--- Start of Provided information ---

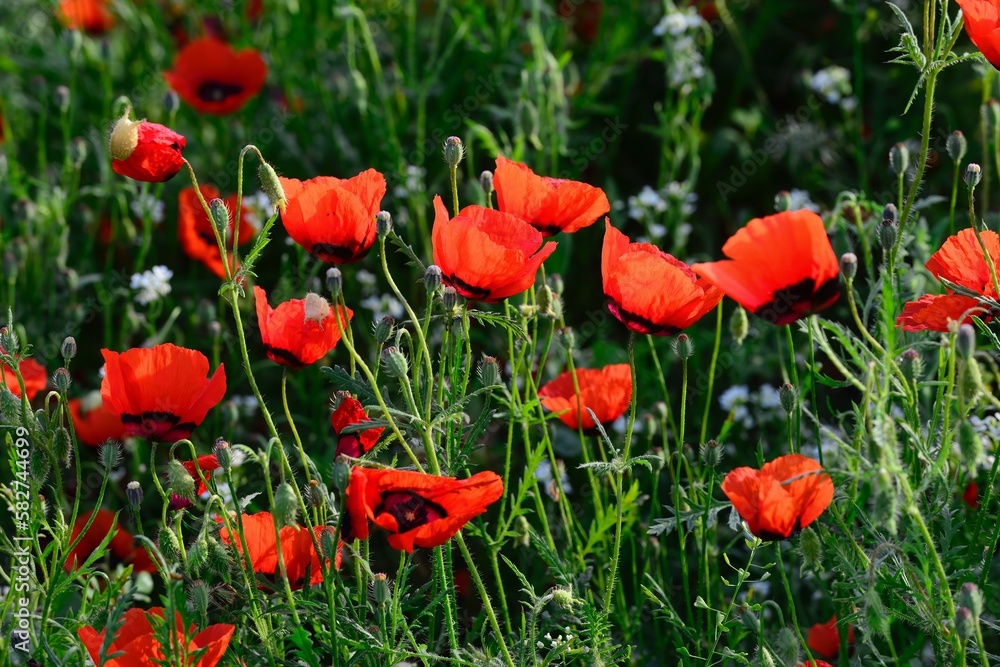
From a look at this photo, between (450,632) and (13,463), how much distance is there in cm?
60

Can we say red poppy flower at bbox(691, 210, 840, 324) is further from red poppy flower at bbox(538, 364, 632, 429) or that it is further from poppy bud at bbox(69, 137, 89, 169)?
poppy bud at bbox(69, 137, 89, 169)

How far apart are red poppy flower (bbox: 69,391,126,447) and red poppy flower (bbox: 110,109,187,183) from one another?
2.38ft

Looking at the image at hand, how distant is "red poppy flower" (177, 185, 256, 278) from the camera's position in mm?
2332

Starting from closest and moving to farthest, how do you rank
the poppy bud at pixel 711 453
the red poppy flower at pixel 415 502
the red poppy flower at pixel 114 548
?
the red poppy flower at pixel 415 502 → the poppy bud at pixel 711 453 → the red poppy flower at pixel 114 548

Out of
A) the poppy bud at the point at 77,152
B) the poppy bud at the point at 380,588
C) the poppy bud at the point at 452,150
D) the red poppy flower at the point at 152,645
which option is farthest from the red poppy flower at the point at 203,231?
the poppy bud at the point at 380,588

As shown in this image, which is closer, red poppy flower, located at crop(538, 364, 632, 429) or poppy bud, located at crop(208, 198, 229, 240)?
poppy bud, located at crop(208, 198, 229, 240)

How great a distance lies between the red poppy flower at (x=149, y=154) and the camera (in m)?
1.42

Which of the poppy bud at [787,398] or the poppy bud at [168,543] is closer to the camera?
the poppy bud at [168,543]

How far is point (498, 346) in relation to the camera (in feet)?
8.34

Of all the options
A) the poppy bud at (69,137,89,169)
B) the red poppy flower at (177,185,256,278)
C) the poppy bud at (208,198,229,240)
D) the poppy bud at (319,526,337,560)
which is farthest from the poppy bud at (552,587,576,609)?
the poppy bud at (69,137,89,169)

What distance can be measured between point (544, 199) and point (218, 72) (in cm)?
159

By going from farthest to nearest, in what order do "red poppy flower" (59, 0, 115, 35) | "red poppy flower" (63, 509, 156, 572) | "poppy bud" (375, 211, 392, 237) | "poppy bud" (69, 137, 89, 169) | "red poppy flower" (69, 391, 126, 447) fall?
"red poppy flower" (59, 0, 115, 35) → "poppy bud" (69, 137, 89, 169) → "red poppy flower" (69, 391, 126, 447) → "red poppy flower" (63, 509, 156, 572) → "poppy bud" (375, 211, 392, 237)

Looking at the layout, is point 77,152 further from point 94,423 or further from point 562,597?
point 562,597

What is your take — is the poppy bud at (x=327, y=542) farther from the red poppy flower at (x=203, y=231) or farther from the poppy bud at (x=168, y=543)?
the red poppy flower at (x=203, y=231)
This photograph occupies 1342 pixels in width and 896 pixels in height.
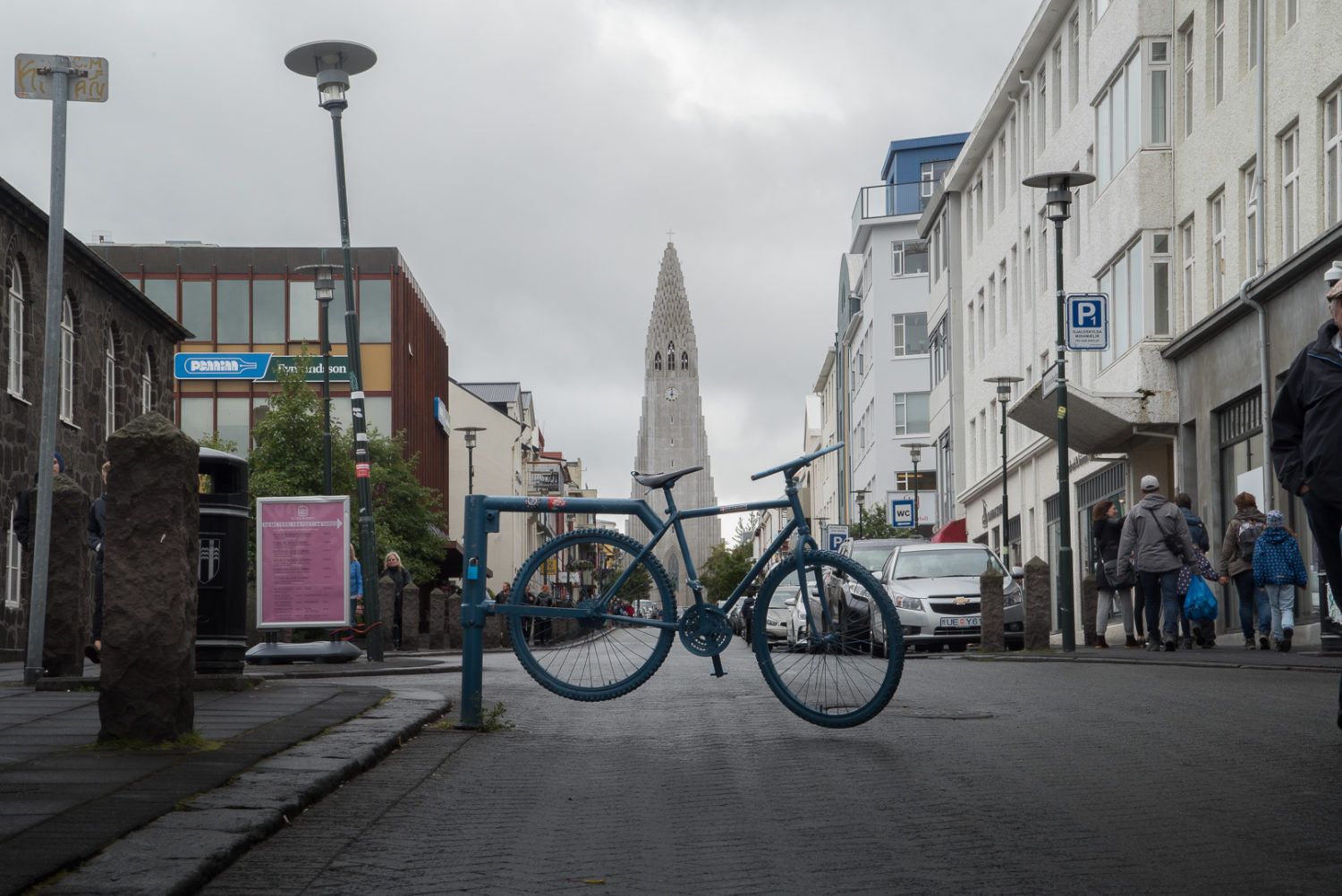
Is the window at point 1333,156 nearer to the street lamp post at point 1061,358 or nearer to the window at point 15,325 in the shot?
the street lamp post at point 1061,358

--- End of Provided information ---

> _Task details_
Give back the material word for word, from its very start through the line that contains "the red poppy flower at pixel 415 502 →", with both ends included. Leave the pictures out.

> _Output of the task_
From a look at this photo, between (450,632) and (13,463), how much distance is there in cm?
60

Can we say red poppy flower at bbox(691, 210, 840, 324) is further from red poppy flower at bbox(538, 364, 632, 429) or that it is further from poppy bud at bbox(69, 137, 89, 169)?
poppy bud at bbox(69, 137, 89, 169)

How far apart are red poppy flower (bbox: 69,391,126,447) and red poppy flower (bbox: 110,109,187,183) from one another?
2.38ft

Looking at the image at hand, how distant is "red poppy flower" (177, 185, 256, 278) from the camera's position in mm?
2332

Starting from closest and moving to farthest, how do you rank
the poppy bud at pixel 711 453
the red poppy flower at pixel 415 502
the red poppy flower at pixel 114 548
?
the red poppy flower at pixel 415 502 → the poppy bud at pixel 711 453 → the red poppy flower at pixel 114 548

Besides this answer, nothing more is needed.